→ **Action item A**: Name every client of SolisVR that the article on virtual reality in aged care lists.
→ **Action item B**: In the article on virtual reality in aged care, copy everything from "Appropriate viewer content" down to "technology provider says." word for word.

→ **Source passage**:
Appropriate viewer content should be a key consideration when offering virtual reality experiences as part of residential care lifestyle programs, a leading technology provider says.
Marc Pascal, Director of BuildVR says many of the programs offered as part of virtual reality packages have been developed for generation X, Y and millennials and often are not what interests elderly people nor helps them to relax. This was the inspiration of their leading product in Aged Care, SolisVR.
“We spent over a year working with producers from around the world to source and create content that people would enjoy – the types of experiences people may have made during their life time or they may have dreamed about doing,” Mr Pascal said.
“Making appropriate content available is extremely important if you’re going to offer virtual reality experiences. Some packages are reliant on streaming content from the web, but if you have poor connectivity it’s not going to work.”
Solis VR launched in the Australian marketplace in 2015 and has seen strong interest from aged care providers, especially since launching a rental scheme that enables providers to rent headsets complete with content on a monthly basis.
Its clients include Japara, Opal, BlueCross and Southern Cross, with some providers offering headsets in all residential care homes.
“We are often asked if residents will really use the headsets, and the answer is yes. We’ve had such a positive response from people in aged care.”
“I’ve had residents shake my hand and not let go, they’re so happy to have the next big thing brought to them. They feel like they get great respect from being up with the latest technology.”
“It is easy to use and very intuitive, so people who are not accustomed to using technology pick it up very quickly.”
“Most of our clients are purchasing our packages as a form of diversion therapy, especially during the sun-downer stage for clients who may become agitated as the end of the day or are in high care.”
“Being able to immerse yourself in a relaxing experience can completely change how a person feels at the end of day, and make everyone’s lives a bit easier.”
In terms of usage, Mr Pascal says 20 minutes is about how long people will usually stay engaged, roughly the length of a television program.
“One of our experiences is canoeing and it goes for about five minutes, though I’ve seen people play it over and over because it is offers such a calm, relaxing escape.”

→ **Records provided**:
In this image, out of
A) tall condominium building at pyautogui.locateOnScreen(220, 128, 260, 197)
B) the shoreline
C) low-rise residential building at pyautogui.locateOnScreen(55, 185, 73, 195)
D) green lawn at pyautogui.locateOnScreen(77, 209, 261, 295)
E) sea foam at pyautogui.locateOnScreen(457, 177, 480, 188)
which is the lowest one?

→ **Response box A**: Japara, Opal, BlueCross, Southern Cross

→ **Response box B**:
Appropriate viewer content should be a key consideration when offering virtual reality experiences as part of residential care lifestyle programs, a leading technology provider says.